Print the rows below without any change, beginning with the line that contains "Does the striped" and continuing through the line that contains "425 centimetres", both of those lines included.

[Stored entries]
______________________________

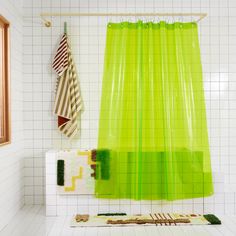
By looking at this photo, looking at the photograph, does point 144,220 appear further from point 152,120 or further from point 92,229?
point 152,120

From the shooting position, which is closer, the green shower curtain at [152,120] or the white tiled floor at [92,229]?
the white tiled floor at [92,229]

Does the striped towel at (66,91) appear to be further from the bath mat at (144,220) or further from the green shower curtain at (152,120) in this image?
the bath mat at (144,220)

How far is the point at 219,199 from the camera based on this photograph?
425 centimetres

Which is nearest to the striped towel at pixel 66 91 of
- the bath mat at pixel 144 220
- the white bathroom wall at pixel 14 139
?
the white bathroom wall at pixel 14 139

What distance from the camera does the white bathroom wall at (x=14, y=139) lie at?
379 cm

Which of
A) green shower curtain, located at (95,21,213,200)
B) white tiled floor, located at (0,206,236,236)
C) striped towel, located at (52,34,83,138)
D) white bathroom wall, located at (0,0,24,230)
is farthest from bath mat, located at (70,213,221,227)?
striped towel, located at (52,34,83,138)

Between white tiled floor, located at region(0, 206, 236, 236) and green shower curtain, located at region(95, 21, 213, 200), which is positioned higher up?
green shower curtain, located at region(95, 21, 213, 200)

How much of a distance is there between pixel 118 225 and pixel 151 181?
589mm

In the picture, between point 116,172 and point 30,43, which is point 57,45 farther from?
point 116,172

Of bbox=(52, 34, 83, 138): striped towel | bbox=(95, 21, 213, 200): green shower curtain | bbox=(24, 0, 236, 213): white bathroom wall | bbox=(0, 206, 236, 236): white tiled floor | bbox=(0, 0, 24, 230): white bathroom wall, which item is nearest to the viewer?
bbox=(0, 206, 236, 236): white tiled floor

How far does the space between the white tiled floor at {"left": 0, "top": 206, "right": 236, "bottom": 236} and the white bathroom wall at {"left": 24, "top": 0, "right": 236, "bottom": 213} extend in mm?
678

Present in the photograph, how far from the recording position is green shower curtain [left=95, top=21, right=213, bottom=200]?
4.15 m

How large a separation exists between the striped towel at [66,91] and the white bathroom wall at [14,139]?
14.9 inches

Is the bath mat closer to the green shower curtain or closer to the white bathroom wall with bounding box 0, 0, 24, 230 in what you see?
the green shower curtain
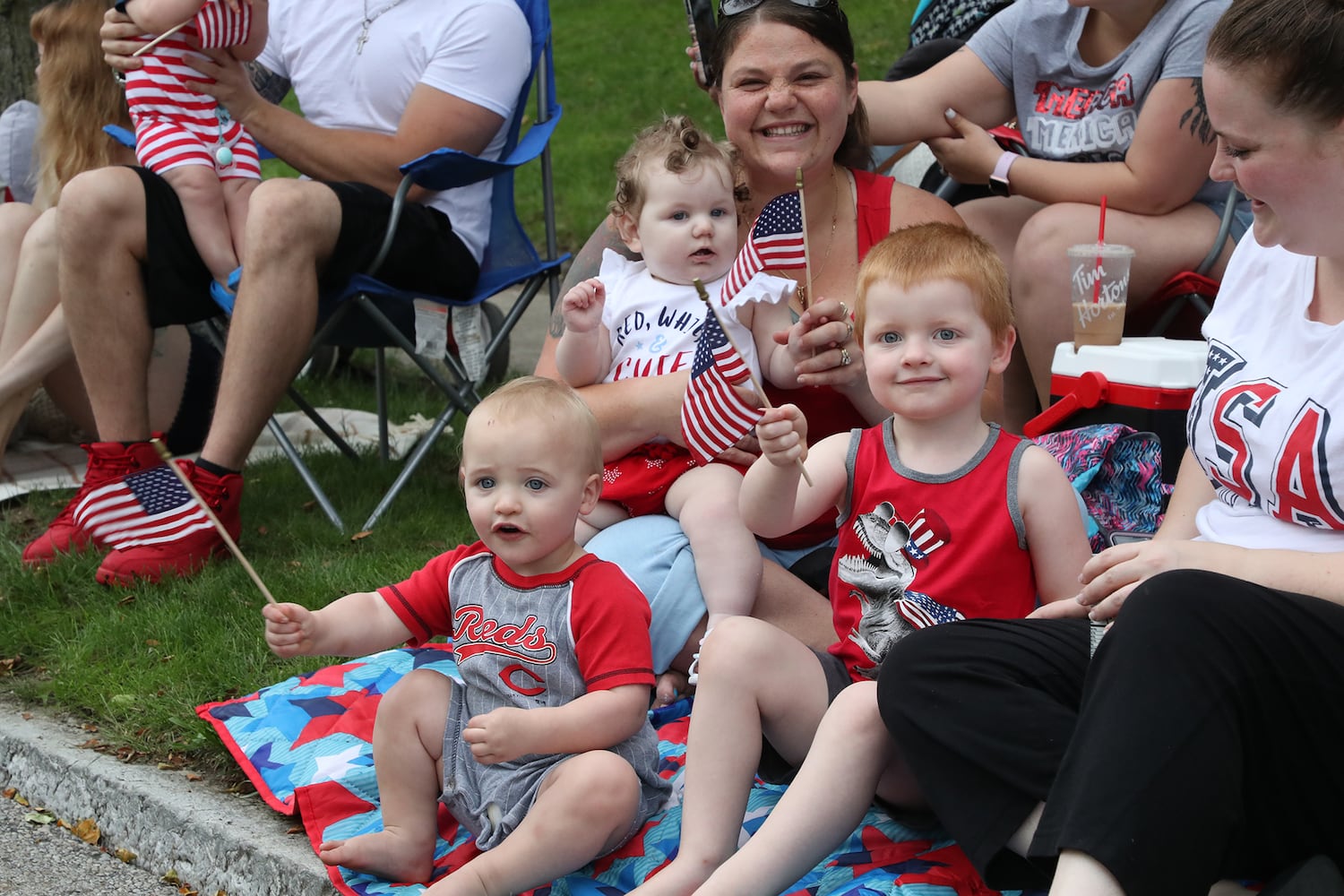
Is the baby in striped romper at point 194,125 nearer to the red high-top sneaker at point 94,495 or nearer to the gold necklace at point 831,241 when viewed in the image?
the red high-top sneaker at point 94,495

______________________________

EXERCISE RESPONSE:
Does the striped towel at (66,91) appear to be further from the bath mat at (144,220) or further from the green shower curtain at (152,120) in this image?
the bath mat at (144,220)

How far is the point at 219,199 from the camera based on this photograph?
425 centimetres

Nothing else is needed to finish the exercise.